According to the SEC’s complaint filed in federal court in Manhattan, Dennis received illegal tips about Dell’s financial performance from Jesse Tortora, who was then an analyst at Diamondback Capital. Tortora and Diamondback were charged in 2012 along with several other hedge fund managers and analysts as part of the SEC’s broader investigation into expert networks and the trading activities of hedge funds. Dennis separately received an illegal tip about the impending acquisition of Foundry from Matthew Teeple, an analyst at a San Francisco-based hedge fund advisory firm. The SEC charged Teeple and two others last year for insider trading in Foundry stock.

The SEC alleges that Dennis caused CR Intrinsic and S.A.C. Capital to trade Dell securities based on nonpublic information in advance of at least two quarterly earnings announcements in 2008 and 2009. Dennis obtained confidential details from Tortora, who had obtained the information from a friend who communicated with a Dell insider. Dennis enabled hedge funds managed by CR Intrinsic and S.A.C. Capital to generate approximately $3.2 million in profits and avoided losses in Dell stock. Within minutes after one of the Dell announcements, Tortora sent an instant message to Dennis saying “your welcome.” Dennis responded “you da man!!! I owe you.”

The SEC’s complaint also alleges Dennis was informed by Teeple in July 2008 about Foundry’s impending acquisition by another technology company. Shortly after receiving the inside information, Dennis caused a CR Intrinsic hedge fund to purchase Foundry stock and generate approximately $550,000 in profits when the news became public.

The SEC’s complaint charges Dennis with violations of Section 10(b) of the Securities Exchange Act of 1934 and Rule 10b-5, and Section 17(a) of the Securities Act of 1933. Dennis has agreed to pay $95,351 in disgorgement, $12,632.34 in prejudgment interest, and a $95,351 penalty. Without admitting or denying the allegations, Dennis also has agreed to be permanently enjoined from future violations of these provisions of the federal securities laws.

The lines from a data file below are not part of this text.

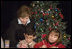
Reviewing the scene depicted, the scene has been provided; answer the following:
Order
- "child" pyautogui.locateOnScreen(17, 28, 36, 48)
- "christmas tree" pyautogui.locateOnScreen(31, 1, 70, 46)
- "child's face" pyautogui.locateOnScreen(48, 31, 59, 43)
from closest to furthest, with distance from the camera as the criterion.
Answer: "child" pyautogui.locateOnScreen(17, 28, 36, 48), "child's face" pyautogui.locateOnScreen(48, 31, 59, 43), "christmas tree" pyautogui.locateOnScreen(31, 1, 70, 46)

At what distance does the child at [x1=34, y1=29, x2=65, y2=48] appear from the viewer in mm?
3045

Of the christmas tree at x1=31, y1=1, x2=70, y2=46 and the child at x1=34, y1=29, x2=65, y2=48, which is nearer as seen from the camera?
the child at x1=34, y1=29, x2=65, y2=48

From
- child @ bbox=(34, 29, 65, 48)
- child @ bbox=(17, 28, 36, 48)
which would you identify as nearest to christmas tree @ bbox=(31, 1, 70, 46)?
child @ bbox=(34, 29, 65, 48)

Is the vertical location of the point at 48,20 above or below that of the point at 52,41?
above

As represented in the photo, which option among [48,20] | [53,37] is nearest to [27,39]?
[53,37]

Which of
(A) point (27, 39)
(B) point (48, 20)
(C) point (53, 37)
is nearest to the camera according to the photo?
(A) point (27, 39)

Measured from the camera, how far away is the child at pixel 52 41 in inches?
120

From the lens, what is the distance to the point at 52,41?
3094 millimetres

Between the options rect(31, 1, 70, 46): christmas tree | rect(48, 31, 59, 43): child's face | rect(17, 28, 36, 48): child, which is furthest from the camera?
rect(31, 1, 70, 46): christmas tree

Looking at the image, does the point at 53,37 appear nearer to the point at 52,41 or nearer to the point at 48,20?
the point at 52,41

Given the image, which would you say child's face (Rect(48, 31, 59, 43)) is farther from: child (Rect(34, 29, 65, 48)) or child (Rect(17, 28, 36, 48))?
child (Rect(17, 28, 36, 48))

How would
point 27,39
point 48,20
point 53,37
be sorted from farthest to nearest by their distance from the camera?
point 48,20, point 53,37, point 27,39

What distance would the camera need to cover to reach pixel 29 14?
2.85 m

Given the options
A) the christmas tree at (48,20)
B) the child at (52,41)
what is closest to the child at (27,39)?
the child at (52,41)
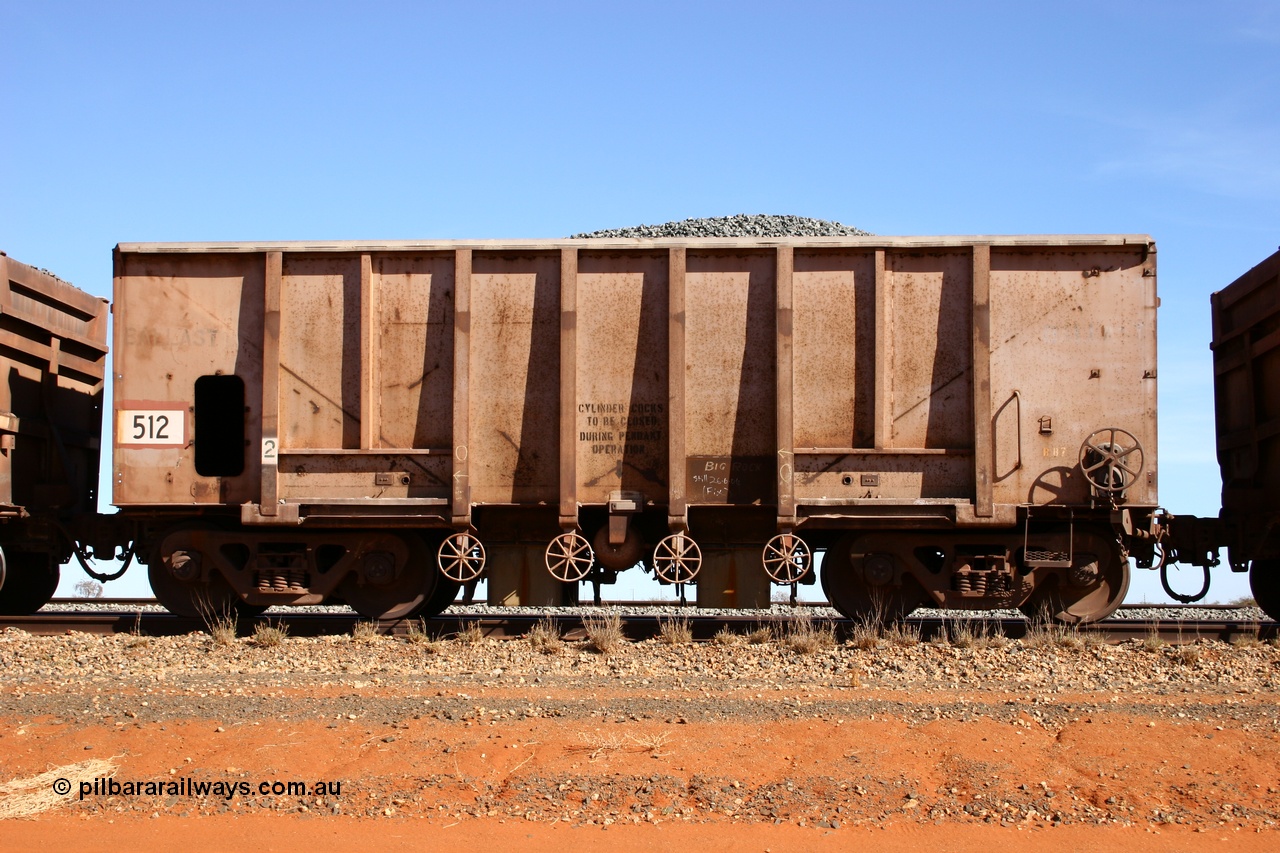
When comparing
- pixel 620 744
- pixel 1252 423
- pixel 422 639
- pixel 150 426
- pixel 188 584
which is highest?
pixel 1252 423

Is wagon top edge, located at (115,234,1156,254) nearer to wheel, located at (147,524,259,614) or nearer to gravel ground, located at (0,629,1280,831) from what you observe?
wheel, located at (147,524,259,614)

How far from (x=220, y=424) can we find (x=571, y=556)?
3871 mm

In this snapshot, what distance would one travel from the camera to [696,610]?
14.3m

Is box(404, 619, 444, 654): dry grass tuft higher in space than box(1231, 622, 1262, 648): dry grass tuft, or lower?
lower

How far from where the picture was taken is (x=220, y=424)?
446 inches

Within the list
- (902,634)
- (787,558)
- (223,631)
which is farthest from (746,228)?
(223,631)

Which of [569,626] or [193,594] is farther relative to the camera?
[193,594]

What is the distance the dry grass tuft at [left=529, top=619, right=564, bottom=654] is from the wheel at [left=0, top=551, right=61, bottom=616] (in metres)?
5.74

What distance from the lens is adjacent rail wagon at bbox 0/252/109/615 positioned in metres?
11.7

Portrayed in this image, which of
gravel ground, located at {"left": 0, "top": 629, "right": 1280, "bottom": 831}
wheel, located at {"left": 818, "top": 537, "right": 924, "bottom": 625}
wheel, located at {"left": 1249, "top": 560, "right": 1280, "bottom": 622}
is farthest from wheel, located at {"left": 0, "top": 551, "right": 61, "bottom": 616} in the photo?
wheel, located at {"left": 1249, "top": 560, "right": 1280, "bottom": 622}

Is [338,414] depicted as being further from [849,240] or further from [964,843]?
[964,843]

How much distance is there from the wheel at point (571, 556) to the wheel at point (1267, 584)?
22.3 feet

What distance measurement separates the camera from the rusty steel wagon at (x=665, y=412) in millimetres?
10469

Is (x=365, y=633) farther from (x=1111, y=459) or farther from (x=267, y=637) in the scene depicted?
(x=1111, y=459)
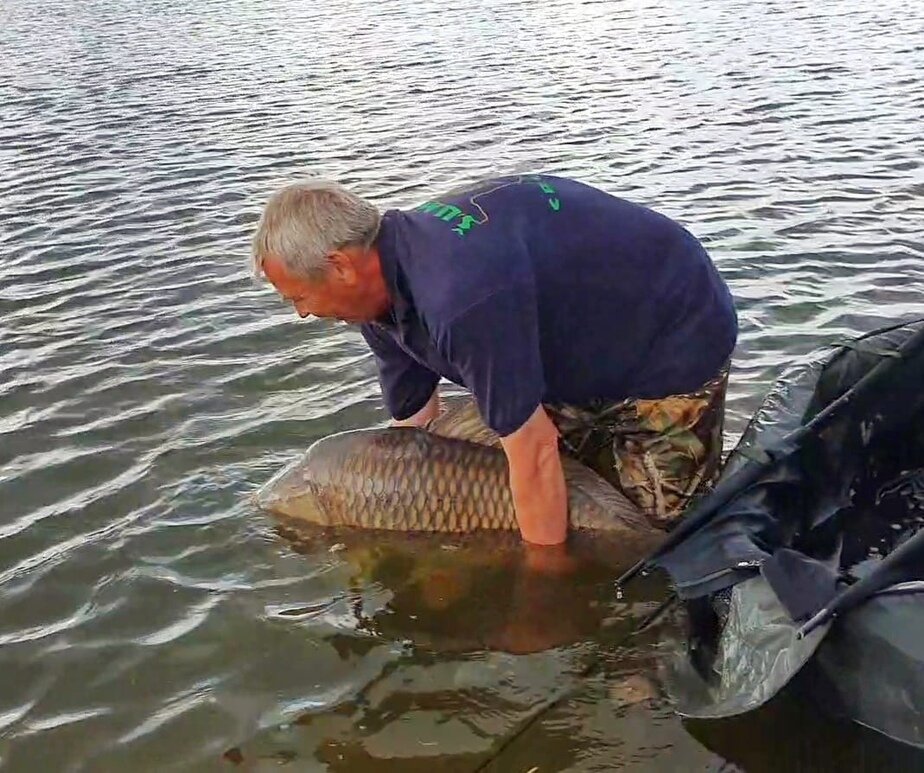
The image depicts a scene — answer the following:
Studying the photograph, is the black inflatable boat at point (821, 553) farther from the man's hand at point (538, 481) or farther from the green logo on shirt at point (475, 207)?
the green logo on shirt at point (475, 207)

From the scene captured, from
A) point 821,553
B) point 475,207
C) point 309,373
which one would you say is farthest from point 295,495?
point 821,553

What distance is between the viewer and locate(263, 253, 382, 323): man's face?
331 cm

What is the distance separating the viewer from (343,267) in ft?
10.8

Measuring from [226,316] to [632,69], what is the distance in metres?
8.67

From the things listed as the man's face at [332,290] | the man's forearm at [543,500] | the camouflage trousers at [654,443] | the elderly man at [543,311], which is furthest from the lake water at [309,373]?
the man's face at [332,290]

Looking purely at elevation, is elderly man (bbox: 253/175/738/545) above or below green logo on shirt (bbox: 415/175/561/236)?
below

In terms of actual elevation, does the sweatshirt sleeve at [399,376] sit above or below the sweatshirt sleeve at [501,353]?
below

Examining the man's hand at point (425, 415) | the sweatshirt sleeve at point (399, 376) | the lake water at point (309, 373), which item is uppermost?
the sweatshirt sleeve at point (399, 376)

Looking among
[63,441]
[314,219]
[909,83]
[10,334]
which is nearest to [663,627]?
[314,219]

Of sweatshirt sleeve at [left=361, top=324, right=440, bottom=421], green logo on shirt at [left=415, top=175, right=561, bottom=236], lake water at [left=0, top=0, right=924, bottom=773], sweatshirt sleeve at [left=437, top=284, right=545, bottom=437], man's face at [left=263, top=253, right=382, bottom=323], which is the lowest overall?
lake water at [left=0, top=0, right=924, bottom=773]

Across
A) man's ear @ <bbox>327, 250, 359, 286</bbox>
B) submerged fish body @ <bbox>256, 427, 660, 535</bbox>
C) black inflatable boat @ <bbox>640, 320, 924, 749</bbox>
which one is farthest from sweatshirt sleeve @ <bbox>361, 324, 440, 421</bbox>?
black inflatable boat @ <bbox>640, 320, 924, 749</bbox>

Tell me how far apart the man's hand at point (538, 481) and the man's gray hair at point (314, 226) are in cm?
73

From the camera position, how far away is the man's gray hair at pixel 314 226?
10.6 ft

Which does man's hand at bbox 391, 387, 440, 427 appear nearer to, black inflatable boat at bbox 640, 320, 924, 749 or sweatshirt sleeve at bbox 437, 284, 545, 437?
sweatshirt sleeve at bbox 437, 284, 545, 437
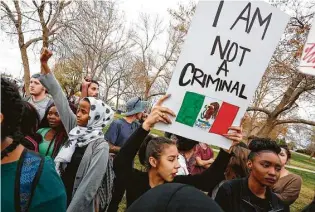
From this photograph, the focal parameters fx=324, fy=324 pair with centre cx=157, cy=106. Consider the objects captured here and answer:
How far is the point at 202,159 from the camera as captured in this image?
3.63 metres

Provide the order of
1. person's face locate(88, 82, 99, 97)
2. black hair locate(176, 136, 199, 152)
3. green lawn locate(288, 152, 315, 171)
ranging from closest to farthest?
black hair locate(176, 136, 199, 152), person's face locate(88, 82, 99, 97), green lawn locate(288, 152, 315, 171)

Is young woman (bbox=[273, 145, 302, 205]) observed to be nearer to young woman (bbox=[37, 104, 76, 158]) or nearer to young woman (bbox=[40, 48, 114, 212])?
young woman (bbox=[40, 48, 114, 212])

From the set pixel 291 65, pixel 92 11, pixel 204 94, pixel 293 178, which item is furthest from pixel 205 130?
pixel 92 11

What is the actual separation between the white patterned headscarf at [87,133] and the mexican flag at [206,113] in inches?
36.7

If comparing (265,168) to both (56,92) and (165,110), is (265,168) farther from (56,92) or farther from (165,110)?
(56,92)

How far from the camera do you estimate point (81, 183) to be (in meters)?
2.36

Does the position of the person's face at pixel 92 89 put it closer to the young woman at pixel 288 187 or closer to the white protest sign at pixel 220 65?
the young woman at pixel 288 187

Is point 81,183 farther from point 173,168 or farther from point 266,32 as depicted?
point 266,32

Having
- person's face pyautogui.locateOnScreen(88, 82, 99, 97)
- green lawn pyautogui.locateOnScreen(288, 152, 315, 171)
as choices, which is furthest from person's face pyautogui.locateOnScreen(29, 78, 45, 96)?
green lawn pyautogui.locateOnScreen(288, 152, 315, 171)

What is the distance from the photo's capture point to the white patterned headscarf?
2496mm

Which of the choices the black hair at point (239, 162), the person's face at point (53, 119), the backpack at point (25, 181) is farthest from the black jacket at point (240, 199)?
the person's face at point (53, 119)

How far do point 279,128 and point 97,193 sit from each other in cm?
4193

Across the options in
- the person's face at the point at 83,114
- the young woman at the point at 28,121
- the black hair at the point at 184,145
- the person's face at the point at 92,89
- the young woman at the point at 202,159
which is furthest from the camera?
the person's face at the point at 92,89

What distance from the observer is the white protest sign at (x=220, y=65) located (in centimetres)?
184
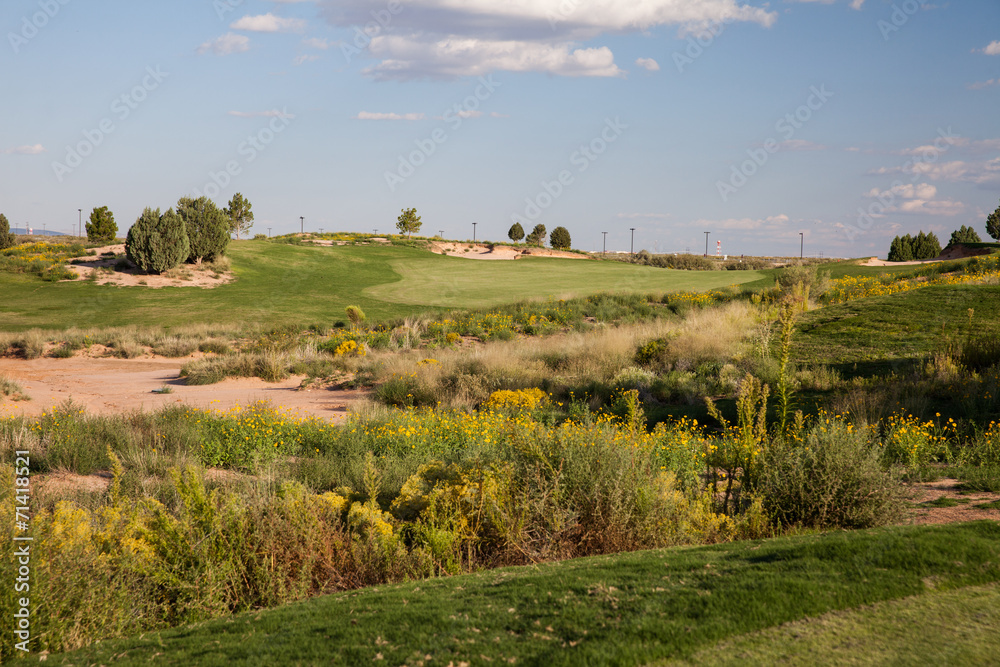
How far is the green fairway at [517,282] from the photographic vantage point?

The settlement is subject to court approval. He would then be barred from associating with an investment adviser, broker, dealer, municipal securities dealer, or transfer agent in a related administrative proceeding.

The SEC’s investigation, which is continuing, has been conducted by Michael Holland, Daniel Marcus, and Joseph Sansone of the Enforcement Division’s Market Abuse Unit in New York and Matthew Watkins, Diego Brucculeri, James D’Avino, and Neil Hendelman of the New York Regional Office. The case has been supervised by Sanjay Wadhwa. The SEC appreciates the assistance of the U.S. Attorney’s Office for the Southern District of New York and the Federal Bureau of Investigation.